(Beginning of Records supplied)

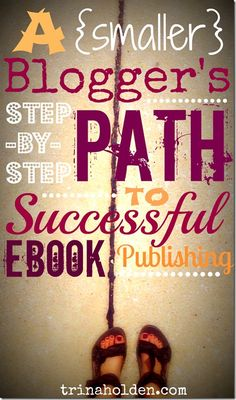 Step-by-Step Path to Successful Ebook Publishing In 2011 I self-published my first ebook, Real {Fast} Food. Despite the small size of my platform at the time I released my book, it was a success and continues Writing A Book, Writing Tips, Writing Resources, Writing Prompts, Print On Demand, Jobs, Blog Love, Self Publishing, Make Money Blogging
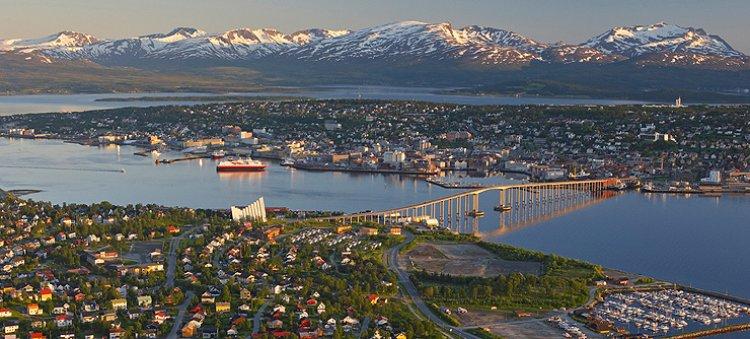 ترومسو موطن الثقافة والتاريخ النرويج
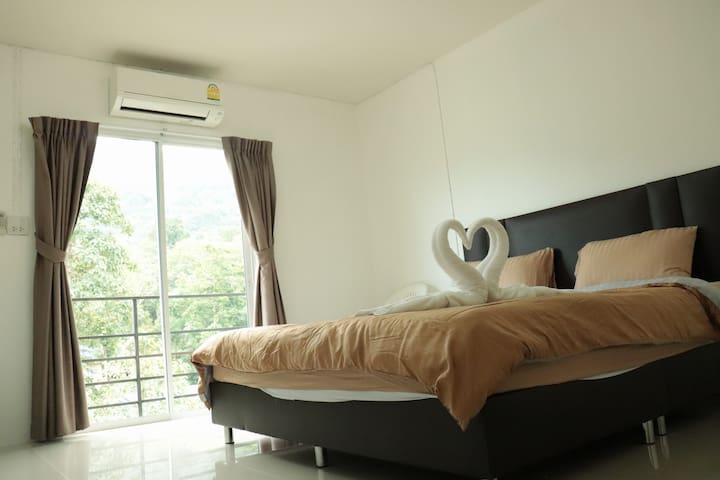Compass House Koh Chang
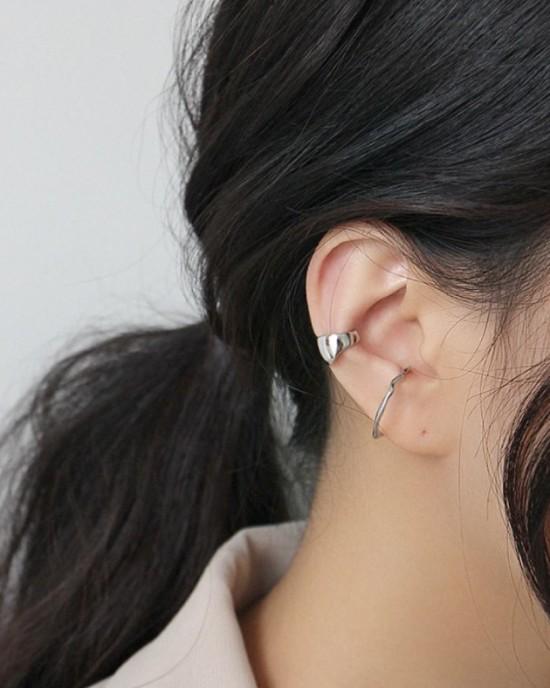 ZOE Sterling Silver Ear Cuff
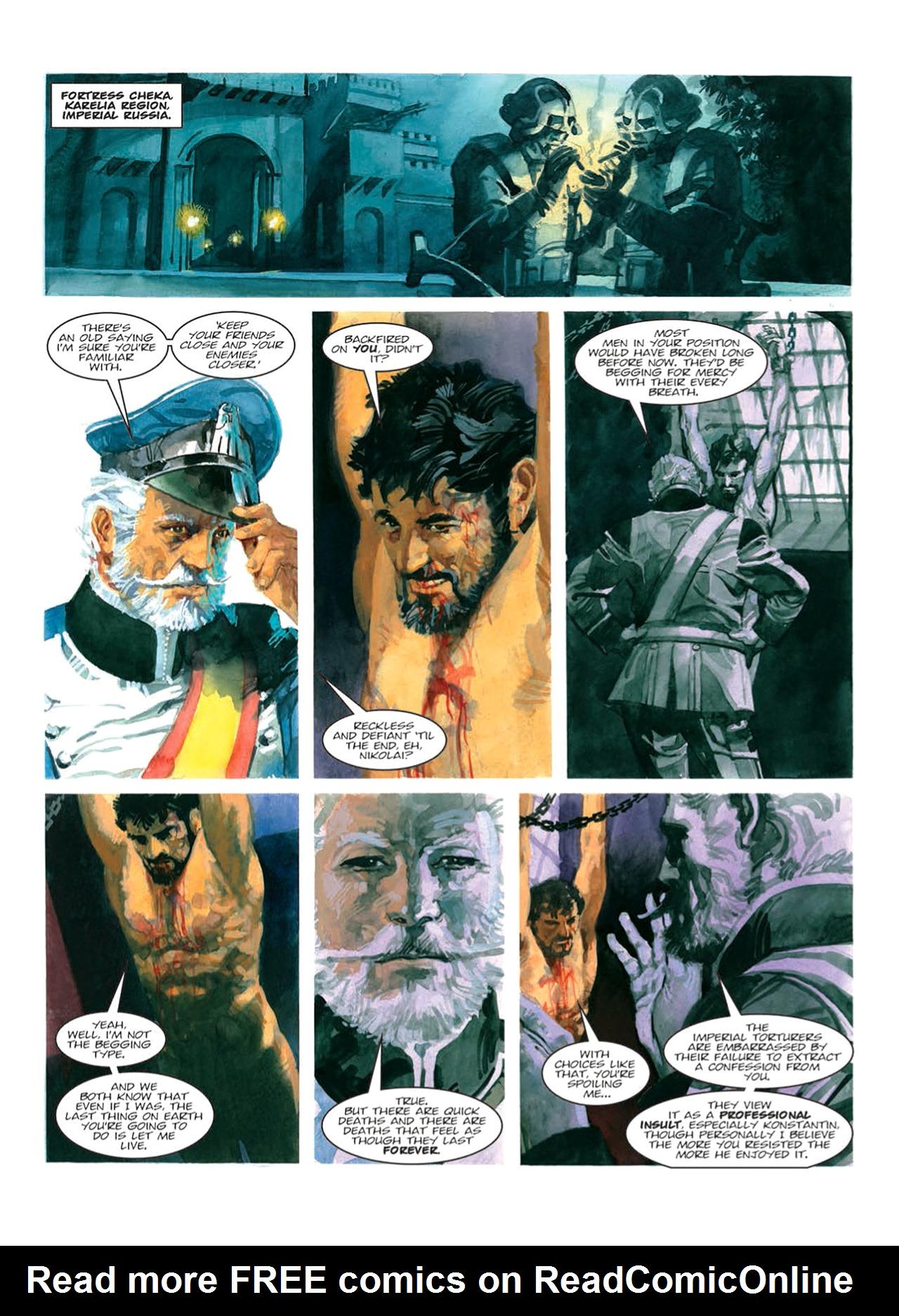 Read online Nikolai Dante comic -  Issue # TPB 9 - 87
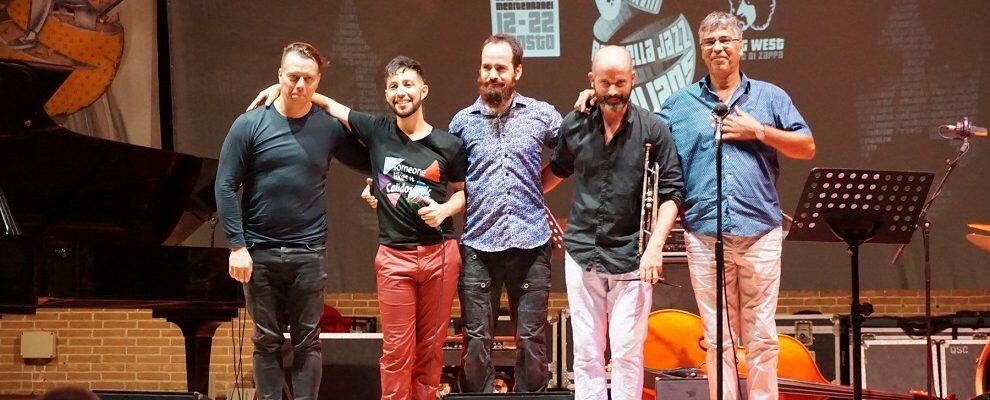 Roccella Jazz Festival, soddisfazione della direzione artistica per la XXXVIII esima edizione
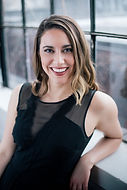 Lauren Estey.jpg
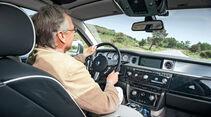 Rolls-Royce Phantom, Cockpit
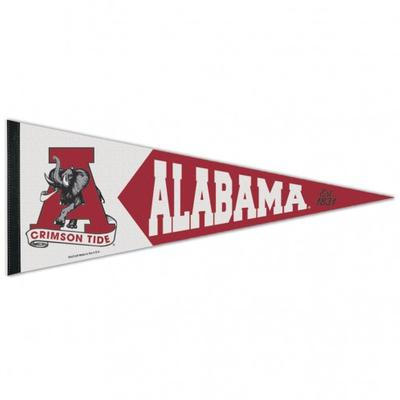 Alabama Vault Logo Premium Pennant (12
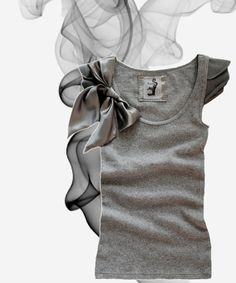 Women bow top gray modern romantic by tratgirl by tratgirl55, $29.99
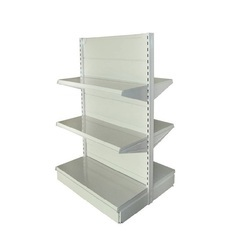 3 Shelves Beauty Product Display Rack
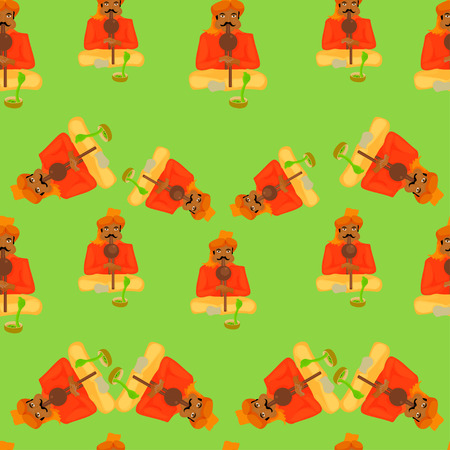 snake charmer: seamless pattern Indian snake charmer on a green background illustration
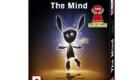 ザ マインド The Mind 遊び方|家族や仲間と心を1つにしてクリアを目指す協力型ゲーム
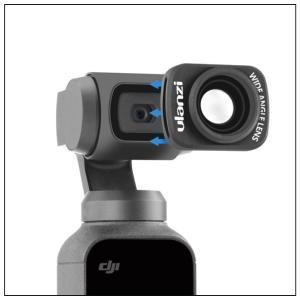 DJI Osmo Pocket 専用 マグネット式で簡単に脱着可能な広角レンズ 【ulanzi】【OP-5】【YP】 isense 03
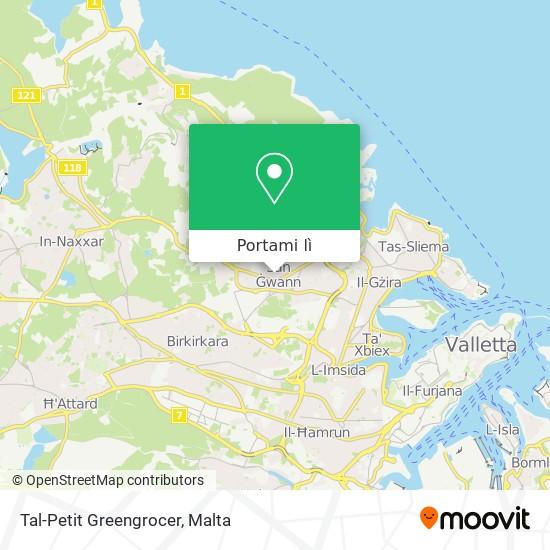 Mappa Tal-Petit Greengrocer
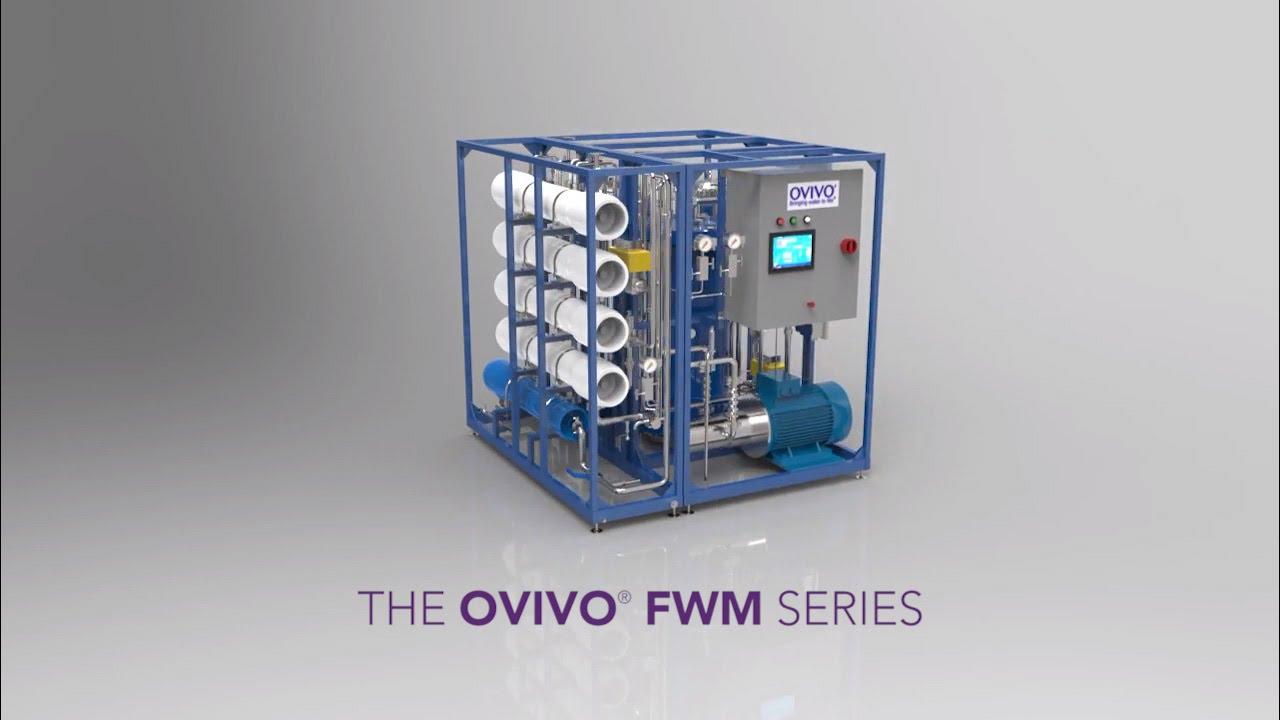Ovivo® FWM Series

(End of Records supplied)

Problem statement:
Copy everything in the listing above exactly except the pictures.

Response below:
 Step-by-Step Path to Successful Ebook Publishing In 2011 I self-published my first ebook, Real {Fast} Food. Despite the small size of my platform at the time I released my book, it was a success and continues Writing A Book, Writing Tips, Writing Resources, Writing Prompts, Print On Demand, Jobs, Blog Love, Self Publishing, Make Money Blogging
 ترومسو موطن الثقافة والتاريخ النرويج
Compass House Koh Chang
 ZOE Sterling Silver Ear Cuff
 Read online Nikolai Dante comic -  Issue # TPB 9 - 87
 Roccella Jazz Festival, soddisfazione della direzione artistica per la XXXVIII esima edizione
 Lauren Estey.jpg
 Rolls-Royce Phantom, Cockpit
 Alabama Vault Logo Premium Pennant (12
 Women bow top gray modern romantic by tratgirl by tratgirl55, $29.99
 3 Shelves Beauty Product Display Rack
 snake charmer: seamless pattern Indian snake charmer on a green background illustration
 ザ マインド The Mind 遊び方|家族や仲間と心を1つにしてクリアを目指す協力型ゲーム
 DJI Osmo Pocket 専用 マグネット式で簡単に脱着可能な広角レンズ 【ulanzi】【OP-5】【YP】 isense 03
 Mappa Tal-Petit Greengrocer
Ovivo® FWM Series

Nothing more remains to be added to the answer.